Persistent Photoconductivity Control in Zn-Doped SnO₂ Thin Films for the Performance Enhancement of Solar-Blind Ultraviolet Photodetectors

SnO₂ has received much attention as one of the transparent oxide semiconductors, which can be used in various applications, such as photocatalysts, chemical sensors, and ultraviolet (UV) photodetectors. However, SnO₂ has suffered from severe persistent photoconductivity, which degraded the photodetector performance by slowing the response speed. Here, we report the effective control of persistent photoconductivity and enhanced the performance of the UV photodetector based on Zn-doped SnO₂ thin films. The SnO₂ thin films with the Zn content varying from 0 to 50 mM were grown by spray pyrolysis deposition. The structural and chemical investigations verified that the Zn atoms were successfully incorporated into the SnO₂ lattice as the Zn content was less than 10 mM. As the Zn content exceeded 30 mM, a secondary phase, Zn₂SnO₄, was formed in the SnO₂ layer. The undoped SnO₂ exhibited n-type conductivity with a charge carrier concentration of 5.77 × 10¹⁹ cm^-3, which resulted in a high dark current with severe persistent photocurrent. As the doping content increases to 10 mM, the charge carrier concentration drastically reduces to 3.65 × 10¹³ cm^-3, significantly reducing dark current and persistent photoconductivity.

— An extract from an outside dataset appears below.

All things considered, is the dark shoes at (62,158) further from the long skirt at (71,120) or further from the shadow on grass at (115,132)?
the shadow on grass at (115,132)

Therefore, Zn doping played a critical role in enhancing the solar-blind UV photodetector performances by increasing the photosensitivity and shortening the response times. The free-space optical communication system was successfully demonstrated by using the solar-blind UV photodetector based on the Zn-doped SnO₂ thin film without any interference from daylight.